Lancée en 2024 à Bengaluru, la startup Snabbit vient de faire le plein d’arguments à grand renfort de valises… de billets ! Une levée de fonds de 30 millions de dollars plus tard, la société affiche un sourire à 180 millions : une valorisation qui triple en cinq mois. Parmi les généreux mécènes, Bertelsmann India Investments mène la danse, suivi de Lightspeed, Elevation Capital et Nexus Venture Partners. Bon appétit !

La recette du succès ? Un bond dans l’activité plus impressionnant que le passage express d’une éponge sur une casserole brûlée. En mai : 1 000 missions quotidiennes. En octobre ? 10 000 par jour ! Résultat, 300 000 missions déjà effectuées grâce à une armée de 5 000 “expertes”, toutes des femmes, prêtes à débarquer chez vous – en moins de dix minutes s’il vous plaît – pour faire briller votre appartement mieux qu’une pub pour détergent.

Snabbit, c’est la startup qui promet de dépoussiérer le marché du service à domicile, sans jamais être à côté de la plaque.
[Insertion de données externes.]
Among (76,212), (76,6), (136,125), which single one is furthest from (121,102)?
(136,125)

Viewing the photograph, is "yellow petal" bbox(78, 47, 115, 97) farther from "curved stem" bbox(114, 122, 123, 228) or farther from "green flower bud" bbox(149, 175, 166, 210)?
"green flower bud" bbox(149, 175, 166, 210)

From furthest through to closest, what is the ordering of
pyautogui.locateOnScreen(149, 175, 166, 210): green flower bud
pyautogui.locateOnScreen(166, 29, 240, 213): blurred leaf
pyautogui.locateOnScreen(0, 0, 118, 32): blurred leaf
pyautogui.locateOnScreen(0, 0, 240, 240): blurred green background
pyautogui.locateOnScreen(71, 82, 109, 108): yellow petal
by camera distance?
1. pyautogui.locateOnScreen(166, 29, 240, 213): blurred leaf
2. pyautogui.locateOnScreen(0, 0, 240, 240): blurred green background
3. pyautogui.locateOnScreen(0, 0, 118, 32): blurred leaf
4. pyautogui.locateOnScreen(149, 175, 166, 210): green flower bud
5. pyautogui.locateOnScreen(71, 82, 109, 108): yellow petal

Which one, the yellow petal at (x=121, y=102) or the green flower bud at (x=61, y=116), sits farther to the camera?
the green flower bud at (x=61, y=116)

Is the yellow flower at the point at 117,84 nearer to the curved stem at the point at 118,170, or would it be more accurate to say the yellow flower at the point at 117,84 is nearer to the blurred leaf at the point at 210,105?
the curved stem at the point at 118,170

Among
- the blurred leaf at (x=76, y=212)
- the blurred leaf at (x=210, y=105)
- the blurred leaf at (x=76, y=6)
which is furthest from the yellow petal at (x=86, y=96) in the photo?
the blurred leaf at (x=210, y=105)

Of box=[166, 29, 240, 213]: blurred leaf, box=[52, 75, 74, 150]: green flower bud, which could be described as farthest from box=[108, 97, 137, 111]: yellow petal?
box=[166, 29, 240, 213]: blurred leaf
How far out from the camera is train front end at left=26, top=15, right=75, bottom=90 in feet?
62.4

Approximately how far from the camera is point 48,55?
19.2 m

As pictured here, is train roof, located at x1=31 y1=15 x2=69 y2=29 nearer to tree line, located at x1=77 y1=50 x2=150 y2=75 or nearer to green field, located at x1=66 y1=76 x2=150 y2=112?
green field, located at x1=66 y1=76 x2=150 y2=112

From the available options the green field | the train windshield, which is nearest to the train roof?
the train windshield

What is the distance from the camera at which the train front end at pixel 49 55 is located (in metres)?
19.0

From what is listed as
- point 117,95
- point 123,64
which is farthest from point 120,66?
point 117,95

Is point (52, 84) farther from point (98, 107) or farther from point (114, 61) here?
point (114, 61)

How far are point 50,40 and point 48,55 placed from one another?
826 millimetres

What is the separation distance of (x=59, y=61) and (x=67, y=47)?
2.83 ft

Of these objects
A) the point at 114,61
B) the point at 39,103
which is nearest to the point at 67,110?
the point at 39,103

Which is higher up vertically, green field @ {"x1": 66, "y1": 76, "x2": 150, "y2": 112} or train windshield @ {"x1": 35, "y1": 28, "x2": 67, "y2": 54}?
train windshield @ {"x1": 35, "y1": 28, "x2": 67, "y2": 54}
Faut-il s’arrêter là ? Surtout pas ! Avec une présence dans 40 micro-marchés urbains de cinq mégapoles (Mumbai, Bengaluru, Gurugram, Noida, et Pune), la plateforme rêve déjà d’ajouter Delhi, Calcutta ou Chennai à son carnet de bal. Mais la vraie question : qui sont ces clients si pressés ? Une majorité de trentenaires, salariés ou célibataires, qui ne veulent pas d’aide-ménagère à l’année mais cherchent l’efficacité instantanée, à la demande et sans engagement. Le modèle ne vient pas juste “digitaliser” la femme de ménage : il optimise le système, réduit les distances à parcourir pour les intervenantes, et gère la logistique comme un chef.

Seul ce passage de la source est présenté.